Crawled caption data
• • • • •

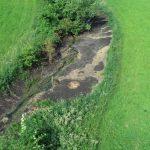 Inšpektorat povzročitelju odredil odstranitev blata v Vodulah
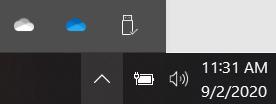 OneDrive の個人用および職場または学校の同期アイコン。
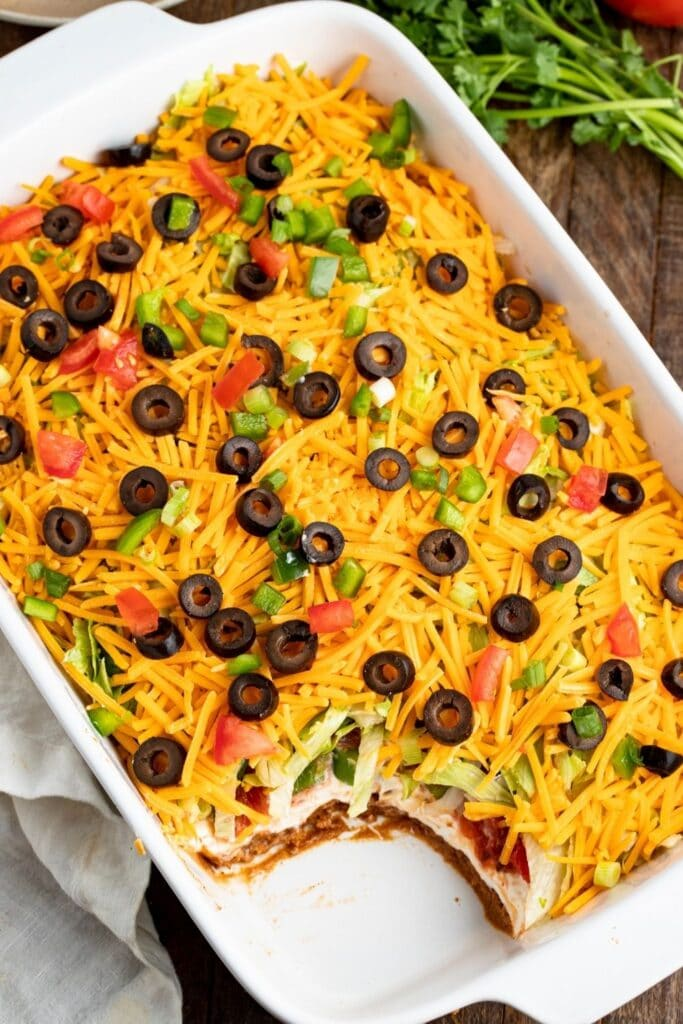 Cheesy Seven-Layer Taco Dip with Onions, Tomatoes and Black Olives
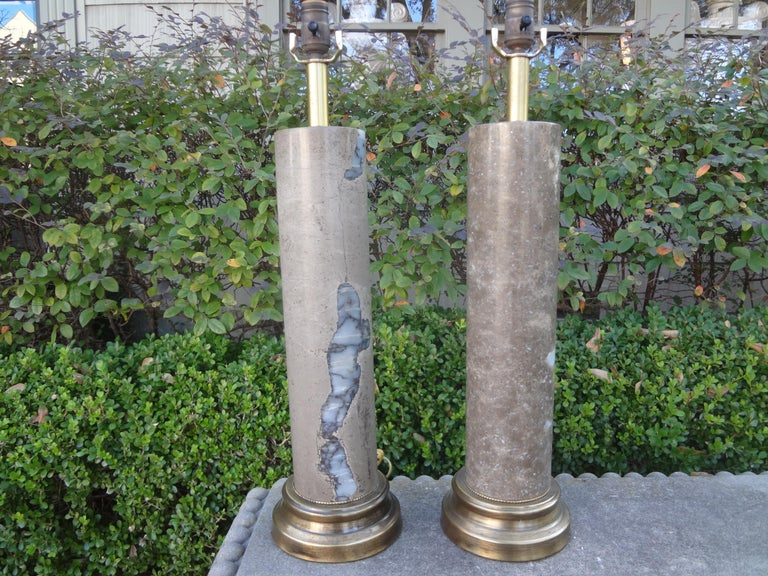 Gorgeous tall pair of cylindrical modernist marble table lamp, possibly Italian. The marble on each column lamp is unique yet this is a pair. This pair of Hollywood Regency lamps have been newly wired for the U.S. market and would work well in a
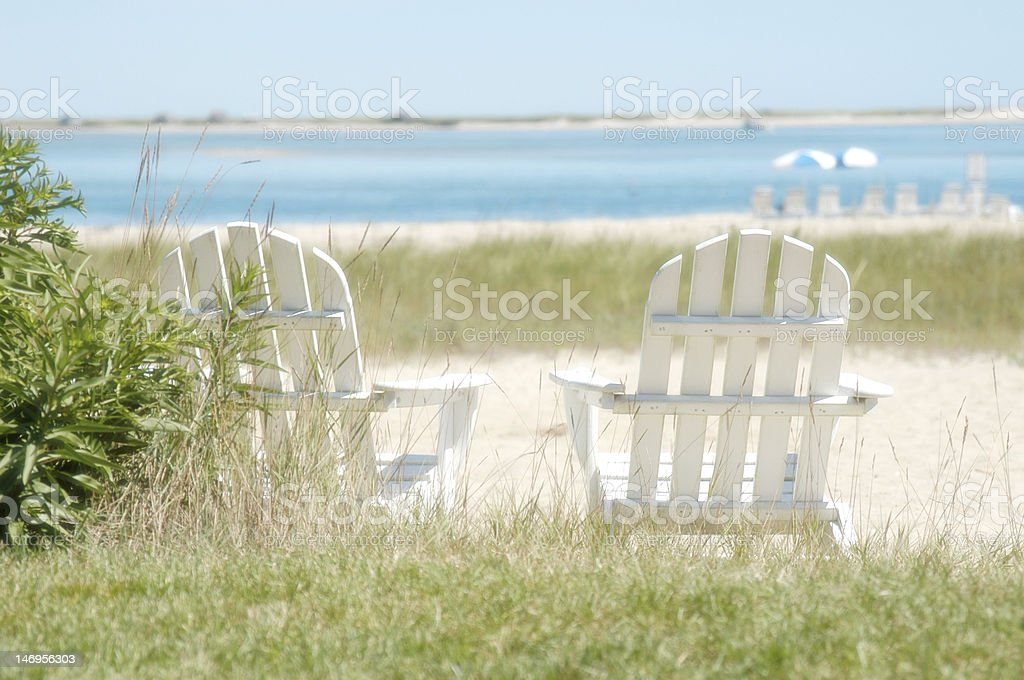 Two white Adirondack chairs near the shore stock photo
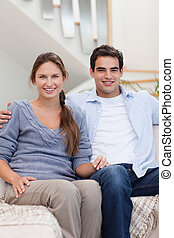 Portrait of a couple sitting on a sofa while looking at the...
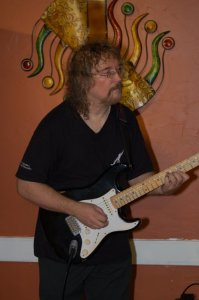 Bob Batyi playing guitar at the Songwriter Showcase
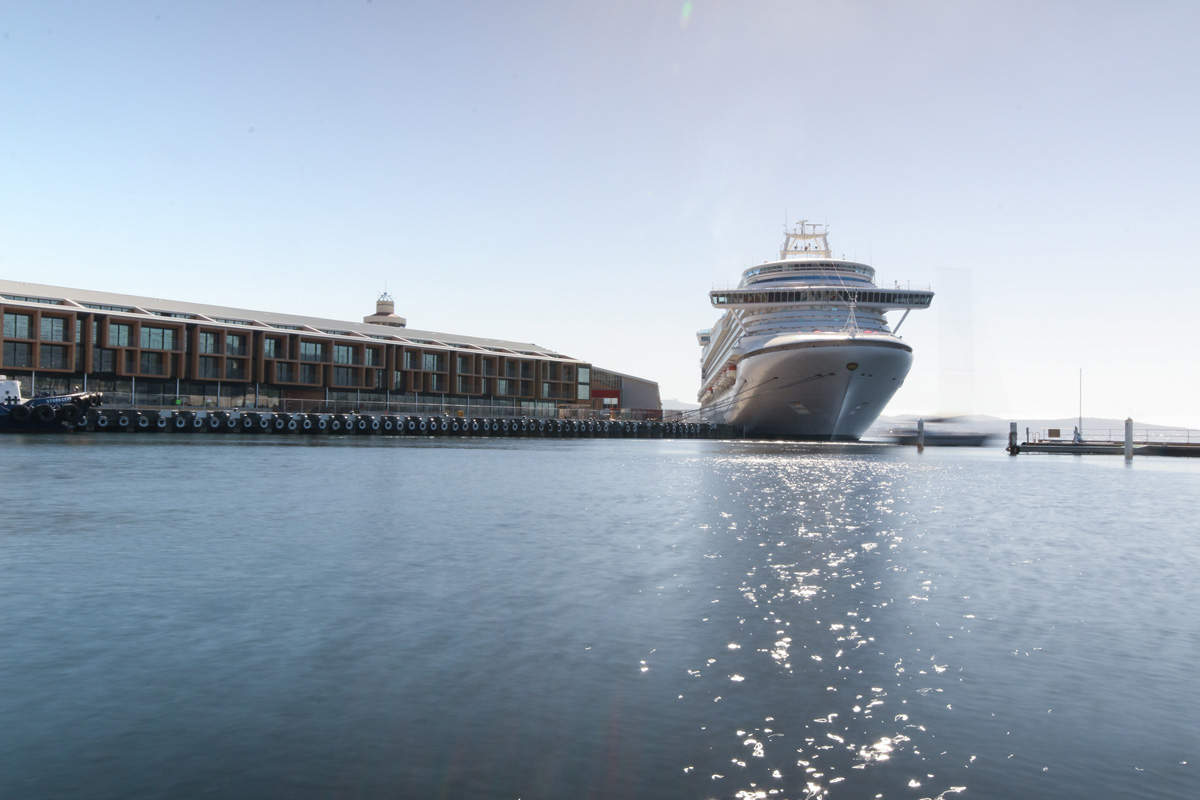 The cruise shop docked in at Hobart as a sailing boat passes by.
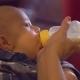 Cute Baby Enjoy Milk in Bottle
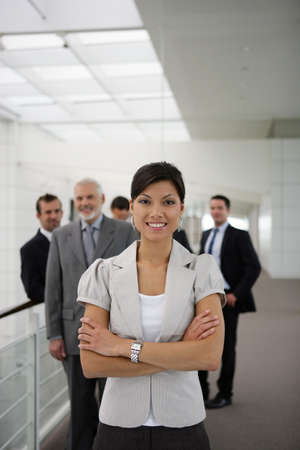 Smiling business woman standing cross-armed in workplace photo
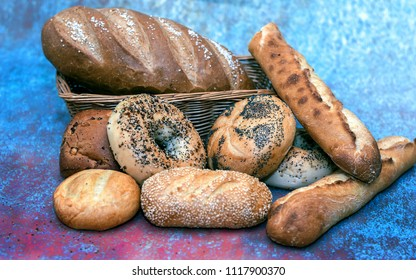 Bread and rolls assorted, with a french baguette, salted rye loaf, everything bagel, poppy seed roll and sesame seed roll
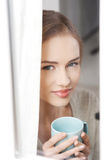 Young beautiful woman holding a cup and looking through window. Indoor background Royalty Free Stock Photos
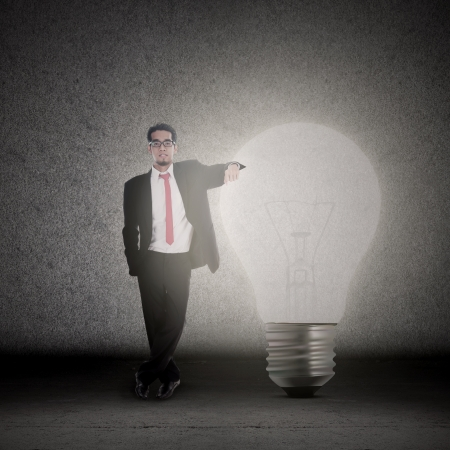 Businessman has bright idea, standing beside a bright light bulb Stock Photo - 18692830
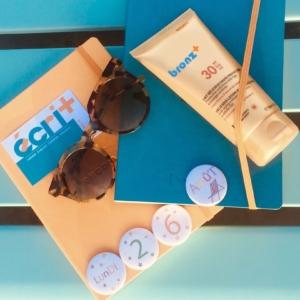 """image montrant des carnets, des lunettes de soleil, de la crème solaire """"bronz+"""", le tout aux couleurs d'écri+ : bleu et orange."""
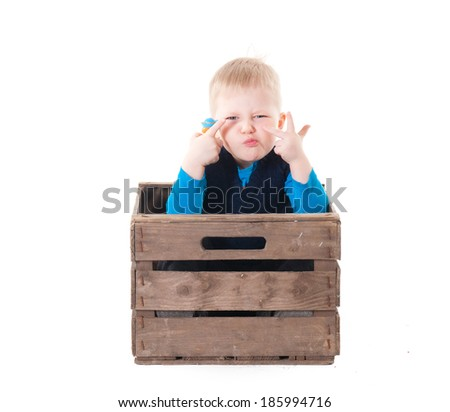 Little boy in wooden box. over white background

• • • • •

▸ YOUR INSTRUCTIONS: Your task is to return the lines above, from the first one up to and including the line containing "des carnets, des", minus any pictures.

▸ OUTPUT OF THE TASK:
 Inšpektorat povzročitelju odredil odstranitev blata v Vodulah
 OneDrive の個人用および職場または学校の同期アイコン。
 Cheesy Seven-Layer Taco Dip with Onions, Tomatoes and Black Olives
 Gorgeous tall pair of cylindrical modernist marble table lamp, possibly Italian. The marble on each column lamp is unique yet this is a pair. This pair of Hollywood Regency lamps have been newly wired for the U.S. market and would work well in a
 Two white Adirondack chairs near the shore stock photo
 Portrait of a couple sitting on a sofa while looking at the...
 Bob Batyi playing guitar at the Songwriter Showcase
 The cruise shop docked in at Hobart as a sailing boat passes by.
 Cute Baby Enjoy Milk in Bottle
 Smiling business woman standing cross-armed in workplace photo
 Bread and rolls assorted, with a french baguette, salted rye loaf, everything bagel, poppy seed roll and sesame seed roll
 Young beautiful woman holding a cup and looking through window. Indoor background Royalty Free Stock Photos
 Businessman has bright idea, standing beside a bright light bulb Stock Photo - 18692830
 """image montrant des carnets, des lunettes de soleil, de la crème solaire """"bronz+"""", le tout aux couleurs d'écri+ : bleu et orange."""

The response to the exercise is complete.